## What the exercise asks
Search the data below for the word "your" and copy each line that holds it.

## Source data
______________________________

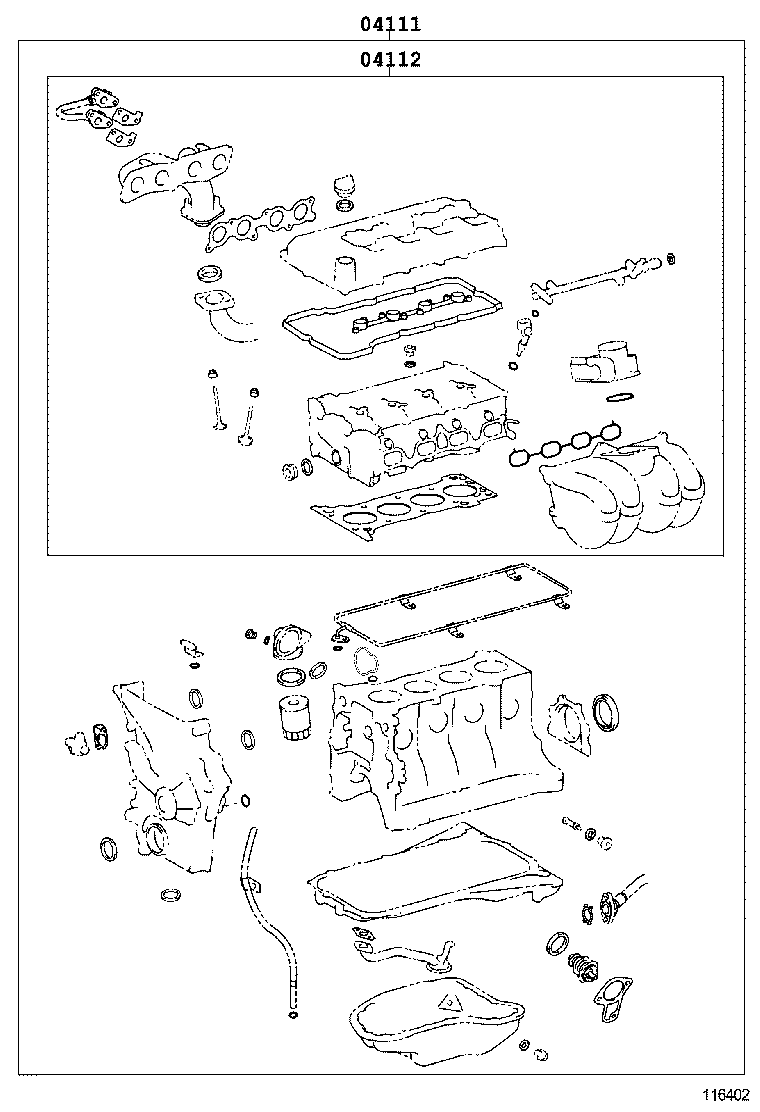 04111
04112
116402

______________________________

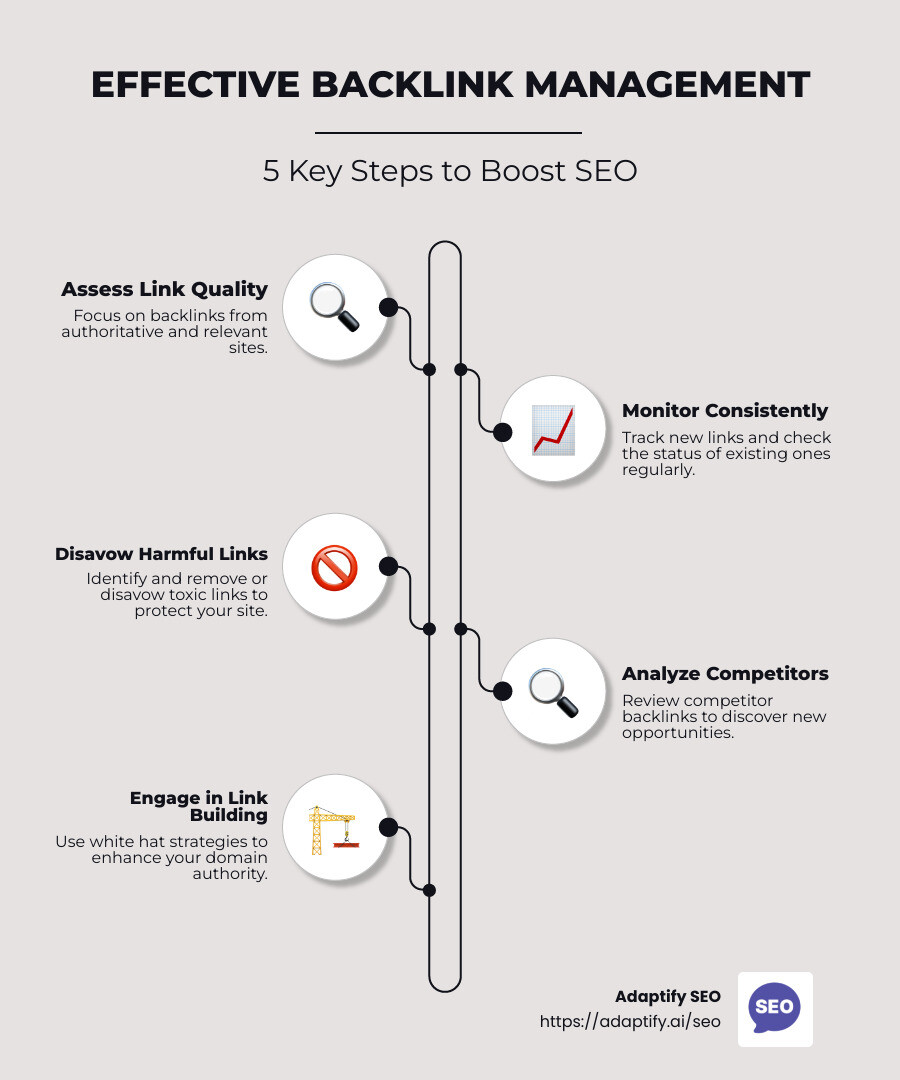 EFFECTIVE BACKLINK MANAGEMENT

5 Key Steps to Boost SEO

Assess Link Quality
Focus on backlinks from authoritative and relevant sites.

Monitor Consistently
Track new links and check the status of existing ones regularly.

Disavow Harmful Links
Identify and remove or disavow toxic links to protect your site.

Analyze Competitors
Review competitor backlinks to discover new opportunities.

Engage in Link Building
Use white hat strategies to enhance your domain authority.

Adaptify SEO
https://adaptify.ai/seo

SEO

______________________________

## Solution to the exercise
Identify and remove or disavow toxic links to protect your site.
Use white hat strategies to enhance your domain authority.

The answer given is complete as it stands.